La mancanza di dati sulle condizioni meteo-climatiche del continente africano potrebbe rendere l’Africa un “punto cieco” del rischio climatico. La maggiore disponibilità di radar satellitari e stazioni meteorologiche in altri continenti permettono di avere una buona conoscenza delle condizioni meteo e delle variazioni climatiche, nonché una piuttosto affidabile analisi previsionale. 

Il Continente africano è vasto e comprende 54 nazioni, ma rispetto ad altre regioni del mondo ha una scarsa rete di osservazione meteorologica e satellitare. In Africa ci sono solo 37 strutture radar per il monitoraggio del meteo: in Europa ne abbiamo 345 e nel Nord America 291. Lo rivela uno studio pubblicato su Nature.

“Nonostante copra un quinto della superficie terrestre totale del mondo, l’Africa ha la rete di osservazione terrestre meno sviluppata di tutti i continenti”, ha affermato l’OMM nel 2019.

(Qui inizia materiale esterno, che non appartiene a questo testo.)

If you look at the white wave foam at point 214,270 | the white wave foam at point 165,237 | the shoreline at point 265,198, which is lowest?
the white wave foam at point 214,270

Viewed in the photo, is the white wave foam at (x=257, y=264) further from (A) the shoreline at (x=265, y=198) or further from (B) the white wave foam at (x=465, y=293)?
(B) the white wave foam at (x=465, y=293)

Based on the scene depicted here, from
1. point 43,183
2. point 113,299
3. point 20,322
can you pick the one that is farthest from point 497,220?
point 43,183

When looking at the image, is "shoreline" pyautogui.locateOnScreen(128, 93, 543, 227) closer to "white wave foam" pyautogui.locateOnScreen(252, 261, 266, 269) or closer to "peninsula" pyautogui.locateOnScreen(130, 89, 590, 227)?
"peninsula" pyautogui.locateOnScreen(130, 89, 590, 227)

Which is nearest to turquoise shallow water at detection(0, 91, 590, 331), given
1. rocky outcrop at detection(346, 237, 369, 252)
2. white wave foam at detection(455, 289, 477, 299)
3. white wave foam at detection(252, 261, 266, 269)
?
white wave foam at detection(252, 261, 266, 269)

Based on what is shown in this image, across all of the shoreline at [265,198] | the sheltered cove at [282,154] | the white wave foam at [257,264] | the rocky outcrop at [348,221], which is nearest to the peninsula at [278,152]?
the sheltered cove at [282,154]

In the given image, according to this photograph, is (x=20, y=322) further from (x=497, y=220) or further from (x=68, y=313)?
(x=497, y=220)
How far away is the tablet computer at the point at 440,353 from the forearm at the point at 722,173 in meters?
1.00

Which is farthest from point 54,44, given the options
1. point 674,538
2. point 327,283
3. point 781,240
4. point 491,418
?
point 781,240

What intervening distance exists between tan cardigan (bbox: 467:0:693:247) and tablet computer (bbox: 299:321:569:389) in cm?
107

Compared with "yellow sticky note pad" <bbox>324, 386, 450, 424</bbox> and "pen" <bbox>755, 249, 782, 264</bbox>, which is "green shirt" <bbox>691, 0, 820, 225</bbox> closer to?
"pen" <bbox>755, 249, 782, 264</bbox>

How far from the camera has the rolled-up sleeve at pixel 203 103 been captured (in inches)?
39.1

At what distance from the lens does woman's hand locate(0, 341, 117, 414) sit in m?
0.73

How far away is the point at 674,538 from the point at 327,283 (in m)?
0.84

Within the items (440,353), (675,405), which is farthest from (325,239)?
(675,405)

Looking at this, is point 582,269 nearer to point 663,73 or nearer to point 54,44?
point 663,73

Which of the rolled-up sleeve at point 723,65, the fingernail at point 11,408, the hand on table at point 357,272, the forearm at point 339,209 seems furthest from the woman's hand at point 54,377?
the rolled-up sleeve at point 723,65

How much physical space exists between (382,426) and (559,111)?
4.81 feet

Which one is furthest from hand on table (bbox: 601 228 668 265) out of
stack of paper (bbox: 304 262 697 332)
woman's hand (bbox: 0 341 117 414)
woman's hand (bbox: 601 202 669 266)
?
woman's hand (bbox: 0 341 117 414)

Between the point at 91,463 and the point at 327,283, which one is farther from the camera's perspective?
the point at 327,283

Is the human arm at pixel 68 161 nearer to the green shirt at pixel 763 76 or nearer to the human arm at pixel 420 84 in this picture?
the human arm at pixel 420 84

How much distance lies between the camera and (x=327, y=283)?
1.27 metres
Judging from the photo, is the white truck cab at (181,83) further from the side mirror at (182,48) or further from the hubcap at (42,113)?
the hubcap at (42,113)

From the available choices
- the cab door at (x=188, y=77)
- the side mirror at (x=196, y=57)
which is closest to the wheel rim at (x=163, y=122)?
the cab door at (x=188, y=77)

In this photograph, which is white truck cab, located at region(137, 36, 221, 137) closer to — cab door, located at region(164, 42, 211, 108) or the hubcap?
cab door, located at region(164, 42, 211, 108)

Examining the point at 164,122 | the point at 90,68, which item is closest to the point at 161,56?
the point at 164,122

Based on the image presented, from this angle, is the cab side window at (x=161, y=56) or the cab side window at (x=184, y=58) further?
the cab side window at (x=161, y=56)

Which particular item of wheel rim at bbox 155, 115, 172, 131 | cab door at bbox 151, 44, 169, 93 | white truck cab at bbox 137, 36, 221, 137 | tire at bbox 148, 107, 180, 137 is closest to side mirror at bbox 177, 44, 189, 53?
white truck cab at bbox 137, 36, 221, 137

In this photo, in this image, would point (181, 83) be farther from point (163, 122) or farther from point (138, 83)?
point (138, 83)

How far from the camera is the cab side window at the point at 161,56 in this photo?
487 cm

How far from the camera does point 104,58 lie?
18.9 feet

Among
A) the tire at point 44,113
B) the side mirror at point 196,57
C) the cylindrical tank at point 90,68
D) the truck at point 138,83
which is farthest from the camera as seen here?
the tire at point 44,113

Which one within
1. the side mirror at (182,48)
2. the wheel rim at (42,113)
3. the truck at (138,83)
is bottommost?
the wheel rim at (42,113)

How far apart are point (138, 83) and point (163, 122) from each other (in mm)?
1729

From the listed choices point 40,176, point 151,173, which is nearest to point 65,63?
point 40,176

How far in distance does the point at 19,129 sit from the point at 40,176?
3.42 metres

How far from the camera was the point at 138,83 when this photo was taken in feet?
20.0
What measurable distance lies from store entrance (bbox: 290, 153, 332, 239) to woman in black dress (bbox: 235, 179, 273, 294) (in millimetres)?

La rete di osservazione a terra e satellitare è fondamentale in primo luogo per permettere una migliore previsione degli eventi meteo e una migliore tempistica nella comunicazione e nell’allertamento della popolazione in caso di maltempo. Somalia e Mozambico, ad esempio, sono due stati altamente vulnerabili: qui la mancanza di un sistema di allertamento e dunque di un efficace monitoraggio del meteo ha causato migliaia di morti in fenomeni meteo intensi, come tempeste tropicali e inondazioni.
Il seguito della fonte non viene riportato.